[Start]

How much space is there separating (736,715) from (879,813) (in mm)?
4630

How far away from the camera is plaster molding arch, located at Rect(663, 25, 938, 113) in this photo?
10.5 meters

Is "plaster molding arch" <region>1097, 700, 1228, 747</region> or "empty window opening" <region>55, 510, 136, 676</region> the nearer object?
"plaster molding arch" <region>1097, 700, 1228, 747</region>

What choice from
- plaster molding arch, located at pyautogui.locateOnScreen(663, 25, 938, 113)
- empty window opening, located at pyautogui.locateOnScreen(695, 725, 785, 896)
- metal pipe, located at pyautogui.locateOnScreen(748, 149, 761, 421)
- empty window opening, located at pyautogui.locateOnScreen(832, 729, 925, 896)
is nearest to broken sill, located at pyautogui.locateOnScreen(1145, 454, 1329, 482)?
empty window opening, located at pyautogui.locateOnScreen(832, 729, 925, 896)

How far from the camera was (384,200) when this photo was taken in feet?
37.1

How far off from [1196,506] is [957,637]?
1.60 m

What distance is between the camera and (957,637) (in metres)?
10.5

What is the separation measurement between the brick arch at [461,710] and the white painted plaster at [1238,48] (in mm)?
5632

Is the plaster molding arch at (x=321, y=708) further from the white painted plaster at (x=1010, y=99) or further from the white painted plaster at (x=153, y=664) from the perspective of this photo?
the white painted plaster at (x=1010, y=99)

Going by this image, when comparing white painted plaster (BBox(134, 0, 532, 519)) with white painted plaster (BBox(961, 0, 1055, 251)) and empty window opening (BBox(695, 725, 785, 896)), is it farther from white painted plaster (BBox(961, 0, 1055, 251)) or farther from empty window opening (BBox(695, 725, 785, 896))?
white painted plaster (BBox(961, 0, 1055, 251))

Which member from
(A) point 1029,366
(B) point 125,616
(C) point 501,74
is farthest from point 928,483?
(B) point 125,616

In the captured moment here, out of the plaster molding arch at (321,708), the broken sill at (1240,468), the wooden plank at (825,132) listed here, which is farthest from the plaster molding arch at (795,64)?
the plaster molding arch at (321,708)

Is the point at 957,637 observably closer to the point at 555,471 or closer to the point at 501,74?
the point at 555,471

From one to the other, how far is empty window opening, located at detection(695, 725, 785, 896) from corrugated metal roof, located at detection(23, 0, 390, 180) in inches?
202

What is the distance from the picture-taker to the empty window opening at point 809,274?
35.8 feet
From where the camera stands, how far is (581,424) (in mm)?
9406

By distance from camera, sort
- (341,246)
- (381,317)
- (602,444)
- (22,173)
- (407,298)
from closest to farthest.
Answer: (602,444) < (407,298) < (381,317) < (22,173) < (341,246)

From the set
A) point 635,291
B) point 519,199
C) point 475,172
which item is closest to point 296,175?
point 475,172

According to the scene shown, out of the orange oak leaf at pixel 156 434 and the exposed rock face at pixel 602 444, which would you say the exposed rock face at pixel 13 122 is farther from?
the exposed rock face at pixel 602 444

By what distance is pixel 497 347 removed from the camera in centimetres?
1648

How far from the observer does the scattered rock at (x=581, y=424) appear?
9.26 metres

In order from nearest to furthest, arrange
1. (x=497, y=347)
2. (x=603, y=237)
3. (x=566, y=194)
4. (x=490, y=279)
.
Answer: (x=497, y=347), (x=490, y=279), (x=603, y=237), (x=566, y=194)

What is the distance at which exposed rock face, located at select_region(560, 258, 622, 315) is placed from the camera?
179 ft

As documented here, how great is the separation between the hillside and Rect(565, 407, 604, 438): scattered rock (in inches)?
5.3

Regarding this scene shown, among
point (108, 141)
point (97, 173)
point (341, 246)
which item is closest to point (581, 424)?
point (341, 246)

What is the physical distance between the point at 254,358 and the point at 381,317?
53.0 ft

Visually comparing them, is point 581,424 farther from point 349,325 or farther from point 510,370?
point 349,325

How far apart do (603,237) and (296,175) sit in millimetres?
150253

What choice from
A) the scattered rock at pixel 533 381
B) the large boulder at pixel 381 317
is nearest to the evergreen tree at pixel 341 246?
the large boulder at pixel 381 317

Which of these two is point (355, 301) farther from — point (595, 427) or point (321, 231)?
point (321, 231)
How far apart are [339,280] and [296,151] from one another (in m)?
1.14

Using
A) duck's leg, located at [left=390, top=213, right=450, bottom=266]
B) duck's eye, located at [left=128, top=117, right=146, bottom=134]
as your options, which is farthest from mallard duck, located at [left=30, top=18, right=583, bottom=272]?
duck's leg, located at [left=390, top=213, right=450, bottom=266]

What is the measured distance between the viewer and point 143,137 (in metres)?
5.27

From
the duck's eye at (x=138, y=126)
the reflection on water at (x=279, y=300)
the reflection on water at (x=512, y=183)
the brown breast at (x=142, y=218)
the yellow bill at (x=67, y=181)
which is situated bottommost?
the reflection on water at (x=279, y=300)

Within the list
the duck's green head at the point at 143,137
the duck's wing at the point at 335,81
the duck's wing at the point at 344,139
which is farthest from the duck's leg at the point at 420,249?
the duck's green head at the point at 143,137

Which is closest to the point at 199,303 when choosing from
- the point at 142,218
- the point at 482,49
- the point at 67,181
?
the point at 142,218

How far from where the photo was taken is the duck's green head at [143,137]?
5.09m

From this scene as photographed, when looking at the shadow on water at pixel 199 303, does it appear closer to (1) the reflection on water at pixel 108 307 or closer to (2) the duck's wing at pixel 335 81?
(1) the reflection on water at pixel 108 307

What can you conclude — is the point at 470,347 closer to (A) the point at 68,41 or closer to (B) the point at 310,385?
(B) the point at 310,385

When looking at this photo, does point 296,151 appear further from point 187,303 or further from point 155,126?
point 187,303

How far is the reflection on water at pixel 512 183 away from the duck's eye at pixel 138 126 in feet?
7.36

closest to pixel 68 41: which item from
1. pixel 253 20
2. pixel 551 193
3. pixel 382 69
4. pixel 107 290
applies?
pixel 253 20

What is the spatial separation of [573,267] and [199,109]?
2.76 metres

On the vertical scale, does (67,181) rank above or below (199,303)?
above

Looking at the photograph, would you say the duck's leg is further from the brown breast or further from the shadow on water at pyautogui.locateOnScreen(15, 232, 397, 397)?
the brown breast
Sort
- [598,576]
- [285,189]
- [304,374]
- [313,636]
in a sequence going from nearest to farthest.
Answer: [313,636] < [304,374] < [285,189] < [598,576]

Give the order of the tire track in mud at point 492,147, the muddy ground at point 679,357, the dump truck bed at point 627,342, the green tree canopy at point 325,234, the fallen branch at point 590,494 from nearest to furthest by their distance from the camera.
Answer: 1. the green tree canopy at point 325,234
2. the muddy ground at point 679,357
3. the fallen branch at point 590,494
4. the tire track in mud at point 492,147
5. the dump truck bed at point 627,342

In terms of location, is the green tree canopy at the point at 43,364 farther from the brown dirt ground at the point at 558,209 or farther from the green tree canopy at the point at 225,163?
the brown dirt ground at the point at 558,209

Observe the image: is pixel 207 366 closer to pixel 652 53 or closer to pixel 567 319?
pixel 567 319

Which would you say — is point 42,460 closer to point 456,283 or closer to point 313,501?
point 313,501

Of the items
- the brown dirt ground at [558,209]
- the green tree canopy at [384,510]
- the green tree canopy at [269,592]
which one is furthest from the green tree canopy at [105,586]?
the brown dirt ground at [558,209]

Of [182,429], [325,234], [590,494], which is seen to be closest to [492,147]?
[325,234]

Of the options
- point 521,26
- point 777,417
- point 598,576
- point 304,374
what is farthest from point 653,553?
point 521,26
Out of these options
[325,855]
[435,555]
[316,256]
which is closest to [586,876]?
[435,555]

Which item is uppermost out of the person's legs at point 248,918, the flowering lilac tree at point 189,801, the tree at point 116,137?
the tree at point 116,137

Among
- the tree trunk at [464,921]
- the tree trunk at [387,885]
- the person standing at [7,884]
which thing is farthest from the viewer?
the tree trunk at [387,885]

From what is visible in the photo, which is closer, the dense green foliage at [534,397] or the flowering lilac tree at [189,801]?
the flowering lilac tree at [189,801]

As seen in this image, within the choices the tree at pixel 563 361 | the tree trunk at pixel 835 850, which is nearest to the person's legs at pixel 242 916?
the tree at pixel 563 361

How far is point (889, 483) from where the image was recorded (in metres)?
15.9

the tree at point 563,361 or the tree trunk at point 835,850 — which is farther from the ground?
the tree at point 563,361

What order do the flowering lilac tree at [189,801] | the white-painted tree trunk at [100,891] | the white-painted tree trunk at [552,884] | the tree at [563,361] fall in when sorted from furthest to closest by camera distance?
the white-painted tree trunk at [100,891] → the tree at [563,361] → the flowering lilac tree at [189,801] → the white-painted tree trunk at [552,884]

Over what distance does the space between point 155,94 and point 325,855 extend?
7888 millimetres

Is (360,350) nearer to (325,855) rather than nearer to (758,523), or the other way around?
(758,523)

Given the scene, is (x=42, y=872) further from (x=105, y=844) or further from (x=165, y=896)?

[End]

**TASK TO CARRY OUT:** Retype exactly, please, each line from the line that contains "How far is point" through the last line of the entries above, with nothing added.

**FINAL ANSWER:**
How far is point (889, 483) from where the image was recorded (in metres)?
15.9

the tree at point 563,361 or the tree trunk at point 835,850 — which is farther from the ground?
the tree at point 563,361

What order do the flowering lilac tree at [189,801] | the white-painted tree trunk at [100,891] | the white-painted tree trunk at [552,884] | the tree at [563,361] fall in when sorted from furthest to closest by camera distance?
the white-painted tree trunk at [100,891] → the tree at [563,361] → the flowering lilac tree at [189,801] → the white-painted tree trunk at [552,884]

Over what distance does the space between point 155,94 and point 325,855 extend?
7888 millimetres

Is (360,350) nearer to (325,855) rather than nearer to (758,523), or the other way around?
(758,523)

Given the scene, is (x=42, y=872) further from (x=105, y=844) or further from (x=165, y=896)?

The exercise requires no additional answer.